Het “Lam, staande als geslacht” is tenslotte de sleutel tot de Joodse geschiedenis, die ontsluit wat onverklaarbaar was en die haar droefheid omzet in heerlijkheid. Want het doel van God werd door de struikeling van het Joodse volk niet tenietgedaan, maar er juist door vervuld. Ook ging Zijn liefde voor hen niet verloren, maar bleek door de jaren heen onvergankelijk te zijn. Aan het einde zullen geheel Israël en ook wij verlost zijn, om niet meer te zondigen. En de aarde zal worden vervuld met de kennis en de heerlijkheid van de Heere, zoals de wateren de bodem van de zee bedekken.
Van de rechterhand van God zal de Messias Jezus, het lam van God en de leeuw van Juda, voor eeuwig regeren.
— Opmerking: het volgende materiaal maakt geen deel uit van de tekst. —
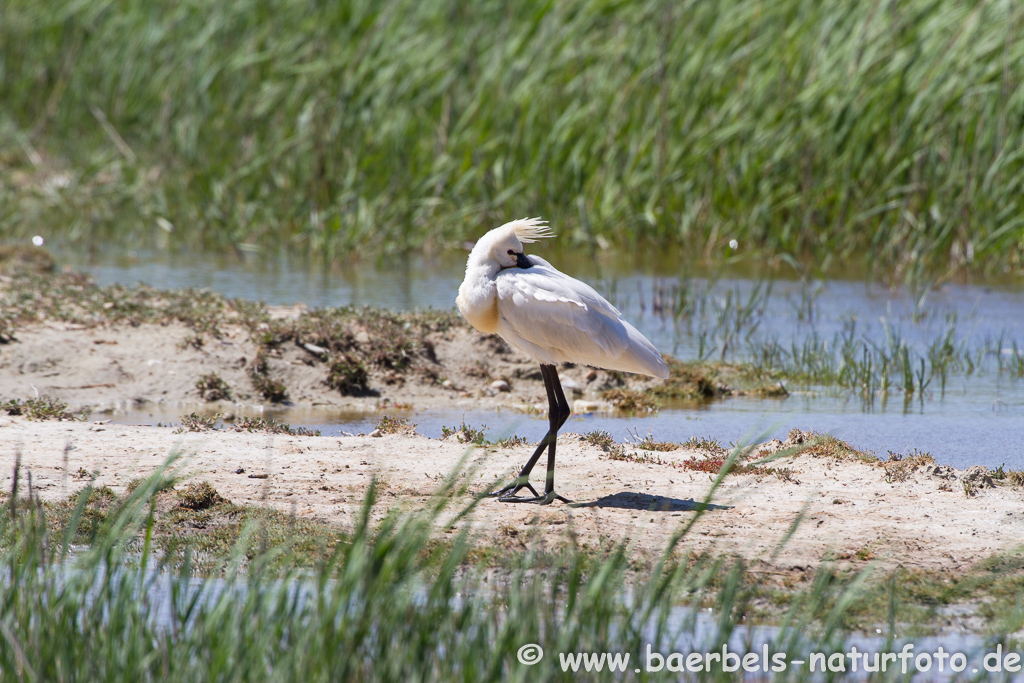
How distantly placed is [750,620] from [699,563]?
296 millimetres

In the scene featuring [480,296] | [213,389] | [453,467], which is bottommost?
[453,467]

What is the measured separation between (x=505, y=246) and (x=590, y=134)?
272 inches

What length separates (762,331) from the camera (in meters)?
9.73

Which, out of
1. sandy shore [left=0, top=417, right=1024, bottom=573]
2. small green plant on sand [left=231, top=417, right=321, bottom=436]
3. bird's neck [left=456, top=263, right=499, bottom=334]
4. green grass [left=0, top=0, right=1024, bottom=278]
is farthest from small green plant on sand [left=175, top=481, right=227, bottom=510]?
green grass [left=0, top=0, right=1024, bottom=278]

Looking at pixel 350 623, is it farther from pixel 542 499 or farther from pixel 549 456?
pixel 549 456

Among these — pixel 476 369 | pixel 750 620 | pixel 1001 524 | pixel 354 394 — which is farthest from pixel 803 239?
pixel 750 620

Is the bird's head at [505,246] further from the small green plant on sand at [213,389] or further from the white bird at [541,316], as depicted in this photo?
the small green plant on sand at [213,389]

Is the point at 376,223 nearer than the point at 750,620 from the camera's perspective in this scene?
No

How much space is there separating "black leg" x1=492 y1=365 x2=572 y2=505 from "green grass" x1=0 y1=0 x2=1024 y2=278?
18.5ft

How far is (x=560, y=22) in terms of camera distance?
1262 centimetres

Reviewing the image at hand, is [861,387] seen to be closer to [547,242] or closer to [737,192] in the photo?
[737,192]

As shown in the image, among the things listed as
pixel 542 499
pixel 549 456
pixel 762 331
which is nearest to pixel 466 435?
pixel 549 456

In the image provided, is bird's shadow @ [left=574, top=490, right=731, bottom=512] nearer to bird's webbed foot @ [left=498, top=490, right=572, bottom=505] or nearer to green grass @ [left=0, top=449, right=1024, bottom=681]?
bird's webbed foot @ [left=498, top=490, right=572, bottom=505]

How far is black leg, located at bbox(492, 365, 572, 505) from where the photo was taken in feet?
17.8
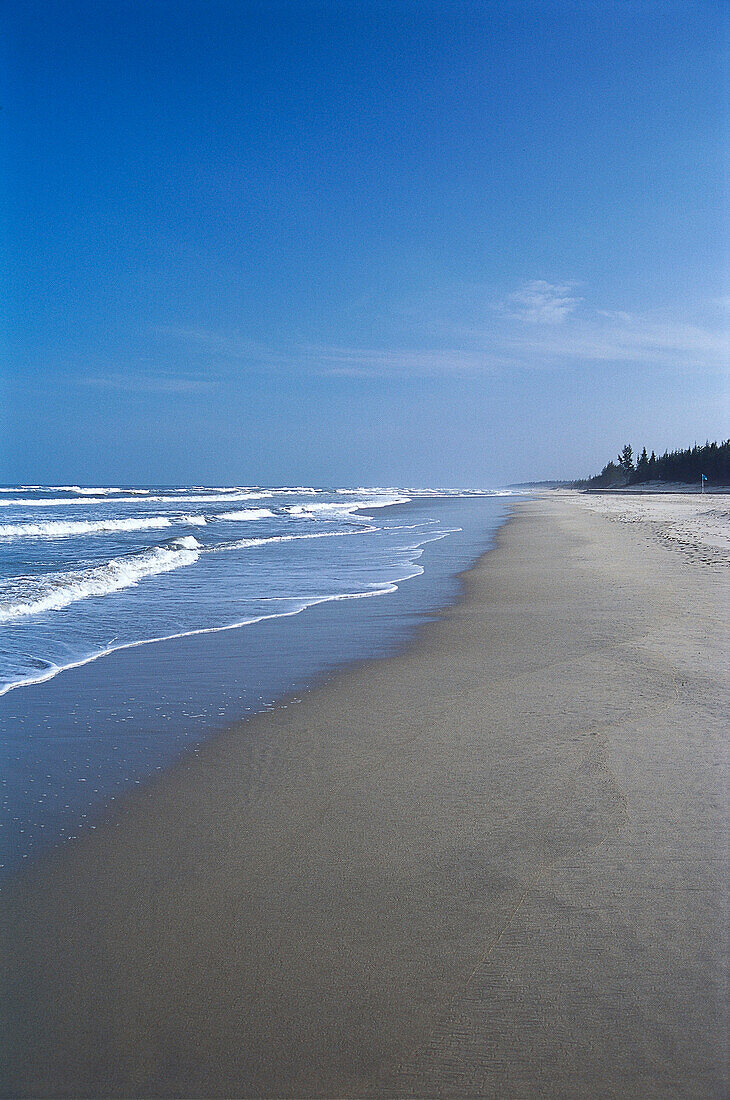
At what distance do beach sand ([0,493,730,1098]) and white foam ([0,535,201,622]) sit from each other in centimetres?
585

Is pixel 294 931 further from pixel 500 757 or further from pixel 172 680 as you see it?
pixel 172 680

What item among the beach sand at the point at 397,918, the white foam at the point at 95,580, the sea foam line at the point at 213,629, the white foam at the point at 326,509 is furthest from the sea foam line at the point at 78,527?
the beach sand at the point at 397,918

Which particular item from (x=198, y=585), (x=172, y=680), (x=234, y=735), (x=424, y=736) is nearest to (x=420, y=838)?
(x=424, y=736)

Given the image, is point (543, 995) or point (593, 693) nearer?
point (543, 995)

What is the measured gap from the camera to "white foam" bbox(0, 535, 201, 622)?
905 cm

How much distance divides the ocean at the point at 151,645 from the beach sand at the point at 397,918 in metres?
0.47

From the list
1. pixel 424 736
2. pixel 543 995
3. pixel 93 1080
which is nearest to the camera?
pixel 93 1080

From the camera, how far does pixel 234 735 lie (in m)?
4.39

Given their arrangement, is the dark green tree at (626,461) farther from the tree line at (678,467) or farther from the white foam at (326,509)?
the white foam at (326,509)

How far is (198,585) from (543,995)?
996 centimetres

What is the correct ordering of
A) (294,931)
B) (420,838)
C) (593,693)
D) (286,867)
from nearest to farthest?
(294,931) → (286,867) → (420,838) → (593,693)

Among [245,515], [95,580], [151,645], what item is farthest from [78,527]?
[151,645]

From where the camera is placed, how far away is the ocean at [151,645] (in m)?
3.84

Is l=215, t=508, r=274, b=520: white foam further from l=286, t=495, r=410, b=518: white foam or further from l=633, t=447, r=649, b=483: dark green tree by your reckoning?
l=633, t=447, r=649, b=483: dark green tree
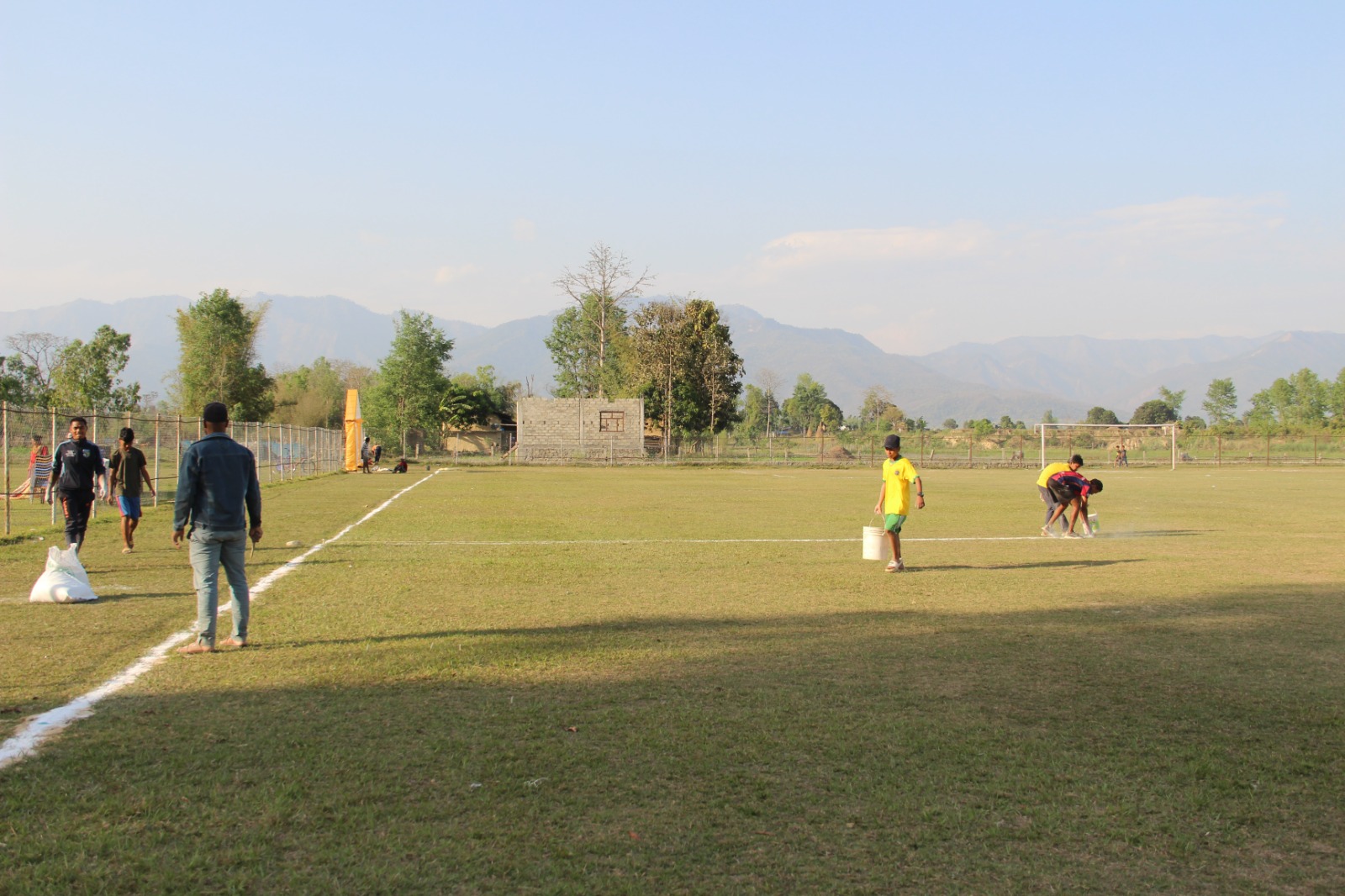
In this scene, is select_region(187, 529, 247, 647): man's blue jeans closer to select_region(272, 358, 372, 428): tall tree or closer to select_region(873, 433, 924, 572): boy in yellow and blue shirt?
select_region(873, 433, 924, 572): boy in yellow and blue shirt

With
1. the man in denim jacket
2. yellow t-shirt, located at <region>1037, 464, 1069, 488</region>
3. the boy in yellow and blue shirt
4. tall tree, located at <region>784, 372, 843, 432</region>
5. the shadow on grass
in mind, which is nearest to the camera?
the shadow on grass

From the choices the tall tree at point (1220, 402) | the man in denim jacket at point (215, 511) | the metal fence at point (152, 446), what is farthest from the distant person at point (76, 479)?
the tall tree at point (1220, 402)

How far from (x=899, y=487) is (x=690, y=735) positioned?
25.0 ft

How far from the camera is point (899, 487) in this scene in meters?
12.6

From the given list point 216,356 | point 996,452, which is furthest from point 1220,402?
point 216,356

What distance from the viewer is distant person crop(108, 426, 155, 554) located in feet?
47.3

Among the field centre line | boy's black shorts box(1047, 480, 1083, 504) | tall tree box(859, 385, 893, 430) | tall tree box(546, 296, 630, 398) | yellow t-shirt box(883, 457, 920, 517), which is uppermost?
tall tree box(546, 296, 630, 398)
De Koning van de Joden is dan de allergrootste Koning en Heer geworden. “En aan de grootheid van deze heerschappij en aan Zijn vrede zal geen einde komen, op de troon van David en in Zijn koninkrijk, omdat Hij het sticht en ondersteunt door recht en gerechtigheid, van nu aan tot in eeuwigheid.” - Jesaja 9:6

Bron: Israël is uniek, Lance Lambert, uitg. Chai Pers (1990)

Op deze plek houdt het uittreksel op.